Champgenéteux était en 1800 un village de la commune de Bais en Mayenne, et il semble que ce soit devenu une commune malgré le nombre très réduit d’habitants, environ 500. C’est l’exemple type des nombreuses erreurs de la France qui compte beaucoup trop de communes et qui au lieu de les regrouper en a créé de supplémentaires au fil des ans.
De nos jours la France compte 36 568 en métropole pour 65 millions d’habitants, et possède, à elle seule, près de 40% des communes de l’Union européenne. A titre de comparaison, l’Allemagne en a 12 196 (81,5 millions d’habitants) et l’Italie 8 101 (61 millions d’habitants).
Pour ma part, je vis dans une commune qui s’appelle « c’est pas nous ».

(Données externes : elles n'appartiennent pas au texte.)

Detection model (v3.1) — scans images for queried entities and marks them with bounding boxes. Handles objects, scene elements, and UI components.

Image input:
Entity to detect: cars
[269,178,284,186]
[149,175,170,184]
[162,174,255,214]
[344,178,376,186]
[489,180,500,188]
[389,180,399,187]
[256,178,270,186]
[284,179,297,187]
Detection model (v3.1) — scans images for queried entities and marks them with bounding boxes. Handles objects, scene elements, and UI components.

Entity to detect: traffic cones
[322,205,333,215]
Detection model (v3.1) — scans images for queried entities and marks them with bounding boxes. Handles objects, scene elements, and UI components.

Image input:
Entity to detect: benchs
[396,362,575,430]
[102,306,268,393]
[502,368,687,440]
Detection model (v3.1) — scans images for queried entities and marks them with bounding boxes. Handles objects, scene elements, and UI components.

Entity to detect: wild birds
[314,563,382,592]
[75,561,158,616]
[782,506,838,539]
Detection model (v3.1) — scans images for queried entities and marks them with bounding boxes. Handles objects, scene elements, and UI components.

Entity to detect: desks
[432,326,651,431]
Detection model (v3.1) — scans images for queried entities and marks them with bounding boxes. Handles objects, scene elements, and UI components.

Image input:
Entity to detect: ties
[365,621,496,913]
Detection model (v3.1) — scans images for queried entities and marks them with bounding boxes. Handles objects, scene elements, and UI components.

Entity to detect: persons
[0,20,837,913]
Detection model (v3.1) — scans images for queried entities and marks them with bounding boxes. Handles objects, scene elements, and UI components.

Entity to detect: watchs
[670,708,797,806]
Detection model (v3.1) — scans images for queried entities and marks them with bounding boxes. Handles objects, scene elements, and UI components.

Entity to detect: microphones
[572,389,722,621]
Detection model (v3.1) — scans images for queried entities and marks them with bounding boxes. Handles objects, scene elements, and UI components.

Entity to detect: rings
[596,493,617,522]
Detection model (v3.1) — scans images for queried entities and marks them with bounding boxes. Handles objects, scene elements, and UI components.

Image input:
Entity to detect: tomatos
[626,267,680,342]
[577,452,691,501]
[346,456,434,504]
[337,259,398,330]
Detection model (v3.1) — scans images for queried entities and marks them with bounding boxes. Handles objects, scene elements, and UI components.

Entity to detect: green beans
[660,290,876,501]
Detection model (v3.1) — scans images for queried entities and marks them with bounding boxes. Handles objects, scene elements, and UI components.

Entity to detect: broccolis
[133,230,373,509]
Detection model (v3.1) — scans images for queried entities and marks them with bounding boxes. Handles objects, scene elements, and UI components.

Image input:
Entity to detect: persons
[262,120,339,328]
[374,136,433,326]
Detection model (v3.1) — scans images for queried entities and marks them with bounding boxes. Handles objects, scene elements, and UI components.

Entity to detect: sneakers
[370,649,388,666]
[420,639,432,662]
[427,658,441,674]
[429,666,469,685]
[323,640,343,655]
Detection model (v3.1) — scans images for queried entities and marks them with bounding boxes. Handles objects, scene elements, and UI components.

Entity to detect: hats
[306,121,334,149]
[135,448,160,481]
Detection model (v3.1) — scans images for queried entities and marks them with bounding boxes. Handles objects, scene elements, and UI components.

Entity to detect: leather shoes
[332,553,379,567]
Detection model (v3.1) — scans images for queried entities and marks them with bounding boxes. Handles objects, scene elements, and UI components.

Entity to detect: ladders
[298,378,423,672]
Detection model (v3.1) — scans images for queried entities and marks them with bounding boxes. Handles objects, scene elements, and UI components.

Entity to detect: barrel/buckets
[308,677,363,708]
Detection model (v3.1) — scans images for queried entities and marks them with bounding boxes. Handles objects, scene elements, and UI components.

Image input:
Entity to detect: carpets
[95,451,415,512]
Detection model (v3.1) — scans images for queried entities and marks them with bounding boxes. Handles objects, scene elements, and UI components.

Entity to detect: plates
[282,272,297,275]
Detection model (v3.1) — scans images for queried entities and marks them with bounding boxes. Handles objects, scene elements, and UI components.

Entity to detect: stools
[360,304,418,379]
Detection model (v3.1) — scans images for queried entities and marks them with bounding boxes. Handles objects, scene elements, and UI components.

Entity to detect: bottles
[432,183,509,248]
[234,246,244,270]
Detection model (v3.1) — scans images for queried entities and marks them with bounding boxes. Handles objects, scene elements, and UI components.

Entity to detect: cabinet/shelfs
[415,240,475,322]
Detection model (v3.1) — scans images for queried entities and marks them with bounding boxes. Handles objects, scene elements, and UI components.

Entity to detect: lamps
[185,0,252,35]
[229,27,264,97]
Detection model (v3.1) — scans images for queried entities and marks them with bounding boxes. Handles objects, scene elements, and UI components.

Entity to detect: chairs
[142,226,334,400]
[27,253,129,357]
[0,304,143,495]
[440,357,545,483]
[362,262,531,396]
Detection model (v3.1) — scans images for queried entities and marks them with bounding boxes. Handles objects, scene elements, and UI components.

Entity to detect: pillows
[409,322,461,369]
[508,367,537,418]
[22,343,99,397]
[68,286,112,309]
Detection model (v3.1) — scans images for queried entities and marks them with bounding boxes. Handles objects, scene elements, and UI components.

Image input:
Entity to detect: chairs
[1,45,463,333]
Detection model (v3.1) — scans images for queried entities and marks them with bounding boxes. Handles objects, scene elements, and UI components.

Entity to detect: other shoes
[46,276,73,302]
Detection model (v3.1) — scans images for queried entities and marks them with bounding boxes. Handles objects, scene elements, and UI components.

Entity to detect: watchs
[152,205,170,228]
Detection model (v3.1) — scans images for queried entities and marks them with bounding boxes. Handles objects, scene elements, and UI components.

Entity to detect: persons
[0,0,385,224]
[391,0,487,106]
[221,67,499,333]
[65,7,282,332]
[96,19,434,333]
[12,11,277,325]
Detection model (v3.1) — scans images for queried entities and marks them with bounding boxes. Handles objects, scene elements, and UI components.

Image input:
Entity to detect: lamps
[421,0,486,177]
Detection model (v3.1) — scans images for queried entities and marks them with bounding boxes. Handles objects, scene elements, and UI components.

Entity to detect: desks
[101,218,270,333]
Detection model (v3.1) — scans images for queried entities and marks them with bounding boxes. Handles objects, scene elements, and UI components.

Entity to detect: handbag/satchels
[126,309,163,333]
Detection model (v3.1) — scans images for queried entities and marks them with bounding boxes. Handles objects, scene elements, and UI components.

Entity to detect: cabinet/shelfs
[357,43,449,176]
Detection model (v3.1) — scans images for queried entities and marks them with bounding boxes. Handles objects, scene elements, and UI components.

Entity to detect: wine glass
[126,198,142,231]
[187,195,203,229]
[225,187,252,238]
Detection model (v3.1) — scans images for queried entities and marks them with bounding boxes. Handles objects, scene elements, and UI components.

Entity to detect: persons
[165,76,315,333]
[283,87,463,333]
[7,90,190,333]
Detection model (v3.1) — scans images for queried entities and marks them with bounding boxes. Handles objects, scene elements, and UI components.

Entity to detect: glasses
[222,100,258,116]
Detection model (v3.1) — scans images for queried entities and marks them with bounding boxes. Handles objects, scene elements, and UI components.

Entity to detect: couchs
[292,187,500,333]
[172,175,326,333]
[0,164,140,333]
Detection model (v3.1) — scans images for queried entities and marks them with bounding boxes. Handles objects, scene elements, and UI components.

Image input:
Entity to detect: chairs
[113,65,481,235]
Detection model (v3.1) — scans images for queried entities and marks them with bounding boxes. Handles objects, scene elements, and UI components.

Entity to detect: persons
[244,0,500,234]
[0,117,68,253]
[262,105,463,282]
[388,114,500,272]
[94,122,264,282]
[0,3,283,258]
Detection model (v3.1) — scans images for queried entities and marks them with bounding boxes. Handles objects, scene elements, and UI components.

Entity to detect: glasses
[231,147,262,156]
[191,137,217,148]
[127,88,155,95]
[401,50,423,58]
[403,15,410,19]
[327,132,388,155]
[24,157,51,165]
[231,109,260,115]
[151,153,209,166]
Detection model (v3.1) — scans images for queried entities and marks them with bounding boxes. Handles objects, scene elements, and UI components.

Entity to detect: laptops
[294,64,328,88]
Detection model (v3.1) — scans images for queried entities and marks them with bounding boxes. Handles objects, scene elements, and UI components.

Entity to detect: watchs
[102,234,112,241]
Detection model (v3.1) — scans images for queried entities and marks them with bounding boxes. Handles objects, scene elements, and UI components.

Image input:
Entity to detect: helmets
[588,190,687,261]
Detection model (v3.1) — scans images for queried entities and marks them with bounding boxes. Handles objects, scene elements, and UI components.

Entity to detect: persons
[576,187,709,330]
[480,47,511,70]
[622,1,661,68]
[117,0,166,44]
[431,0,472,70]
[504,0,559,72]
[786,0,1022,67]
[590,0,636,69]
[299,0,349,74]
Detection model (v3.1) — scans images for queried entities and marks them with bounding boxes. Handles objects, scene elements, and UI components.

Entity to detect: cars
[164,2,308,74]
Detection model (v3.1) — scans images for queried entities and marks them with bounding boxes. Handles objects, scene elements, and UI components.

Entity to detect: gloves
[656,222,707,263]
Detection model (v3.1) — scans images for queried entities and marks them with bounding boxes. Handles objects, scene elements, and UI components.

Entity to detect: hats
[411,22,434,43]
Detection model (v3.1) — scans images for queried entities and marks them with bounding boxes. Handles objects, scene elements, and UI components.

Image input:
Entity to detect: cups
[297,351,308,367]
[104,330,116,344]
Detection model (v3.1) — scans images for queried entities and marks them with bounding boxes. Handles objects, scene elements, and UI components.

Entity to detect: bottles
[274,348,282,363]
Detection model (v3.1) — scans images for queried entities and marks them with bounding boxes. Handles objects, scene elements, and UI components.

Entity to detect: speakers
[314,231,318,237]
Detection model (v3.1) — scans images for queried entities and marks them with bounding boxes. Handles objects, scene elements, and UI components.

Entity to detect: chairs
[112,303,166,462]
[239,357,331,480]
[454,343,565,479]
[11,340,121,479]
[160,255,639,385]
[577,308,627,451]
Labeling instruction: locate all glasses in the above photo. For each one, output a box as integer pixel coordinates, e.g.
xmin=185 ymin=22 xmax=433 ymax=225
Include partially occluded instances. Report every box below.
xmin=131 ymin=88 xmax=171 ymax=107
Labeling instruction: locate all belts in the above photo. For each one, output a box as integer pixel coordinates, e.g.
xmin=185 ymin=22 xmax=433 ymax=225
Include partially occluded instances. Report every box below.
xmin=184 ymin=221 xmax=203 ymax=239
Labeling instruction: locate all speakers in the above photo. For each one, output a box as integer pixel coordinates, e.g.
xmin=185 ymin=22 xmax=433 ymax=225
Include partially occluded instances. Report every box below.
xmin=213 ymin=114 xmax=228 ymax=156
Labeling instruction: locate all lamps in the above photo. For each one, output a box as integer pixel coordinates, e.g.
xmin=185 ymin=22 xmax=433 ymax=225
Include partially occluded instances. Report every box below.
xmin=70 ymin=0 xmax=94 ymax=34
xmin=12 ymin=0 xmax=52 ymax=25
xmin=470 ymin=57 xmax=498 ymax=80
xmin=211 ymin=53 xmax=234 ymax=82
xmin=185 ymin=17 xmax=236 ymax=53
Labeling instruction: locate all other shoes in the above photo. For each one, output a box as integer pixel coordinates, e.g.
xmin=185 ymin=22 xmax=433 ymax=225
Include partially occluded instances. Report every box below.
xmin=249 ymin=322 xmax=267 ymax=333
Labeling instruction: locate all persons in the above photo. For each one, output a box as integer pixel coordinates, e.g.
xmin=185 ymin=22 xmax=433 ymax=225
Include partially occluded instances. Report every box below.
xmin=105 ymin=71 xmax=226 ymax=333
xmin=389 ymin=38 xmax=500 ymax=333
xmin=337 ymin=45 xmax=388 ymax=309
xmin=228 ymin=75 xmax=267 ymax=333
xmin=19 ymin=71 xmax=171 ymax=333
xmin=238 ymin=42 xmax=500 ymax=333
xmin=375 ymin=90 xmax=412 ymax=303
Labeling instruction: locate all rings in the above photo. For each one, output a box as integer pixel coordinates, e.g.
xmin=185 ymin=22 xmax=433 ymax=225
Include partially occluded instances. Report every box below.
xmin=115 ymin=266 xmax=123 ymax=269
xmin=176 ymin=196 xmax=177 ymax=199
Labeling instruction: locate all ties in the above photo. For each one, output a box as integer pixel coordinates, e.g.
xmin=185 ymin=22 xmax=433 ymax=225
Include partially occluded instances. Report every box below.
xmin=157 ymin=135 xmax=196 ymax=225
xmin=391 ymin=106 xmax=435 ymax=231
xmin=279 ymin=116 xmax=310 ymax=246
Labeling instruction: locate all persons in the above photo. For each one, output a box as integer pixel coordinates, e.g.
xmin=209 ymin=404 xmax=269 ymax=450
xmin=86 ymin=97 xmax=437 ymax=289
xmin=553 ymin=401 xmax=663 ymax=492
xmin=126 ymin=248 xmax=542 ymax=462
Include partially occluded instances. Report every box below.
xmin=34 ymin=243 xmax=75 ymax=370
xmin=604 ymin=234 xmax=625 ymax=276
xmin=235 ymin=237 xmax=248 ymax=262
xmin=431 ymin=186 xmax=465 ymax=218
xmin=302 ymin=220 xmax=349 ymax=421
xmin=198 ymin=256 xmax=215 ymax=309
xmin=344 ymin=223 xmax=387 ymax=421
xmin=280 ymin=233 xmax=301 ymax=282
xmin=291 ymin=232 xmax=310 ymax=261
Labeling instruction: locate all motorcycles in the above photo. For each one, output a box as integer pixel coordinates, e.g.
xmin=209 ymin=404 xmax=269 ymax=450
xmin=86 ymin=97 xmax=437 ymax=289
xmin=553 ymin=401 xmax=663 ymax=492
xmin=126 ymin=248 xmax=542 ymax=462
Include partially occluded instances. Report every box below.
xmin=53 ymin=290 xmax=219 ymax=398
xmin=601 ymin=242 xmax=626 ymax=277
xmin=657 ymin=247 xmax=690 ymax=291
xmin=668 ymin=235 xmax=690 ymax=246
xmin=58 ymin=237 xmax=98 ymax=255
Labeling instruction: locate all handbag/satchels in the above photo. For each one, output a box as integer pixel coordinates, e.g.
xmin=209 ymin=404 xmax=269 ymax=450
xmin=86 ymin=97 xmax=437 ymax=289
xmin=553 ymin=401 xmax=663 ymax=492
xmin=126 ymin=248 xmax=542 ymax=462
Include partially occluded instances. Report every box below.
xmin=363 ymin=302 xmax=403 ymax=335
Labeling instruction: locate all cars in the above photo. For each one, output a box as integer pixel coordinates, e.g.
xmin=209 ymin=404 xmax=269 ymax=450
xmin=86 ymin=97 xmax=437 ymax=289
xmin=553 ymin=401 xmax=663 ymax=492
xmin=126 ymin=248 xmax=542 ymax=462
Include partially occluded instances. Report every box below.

Vous avez bien lu, car c’est ce que l’on vous répond le plus souvent quand on contacte la mairie.
En effet, malgré ses 25 000 habitants Saint Sébastien sur Loire est anonymenent noyée dans Nantes Métrople qui compte 590 000 habitants.

Le notaire Jean Lefrère fut notaire royal à Angers de 1517 à 1565. Il avait une signature particulièrement indéchiffrable, que vous voyez ci-dessous.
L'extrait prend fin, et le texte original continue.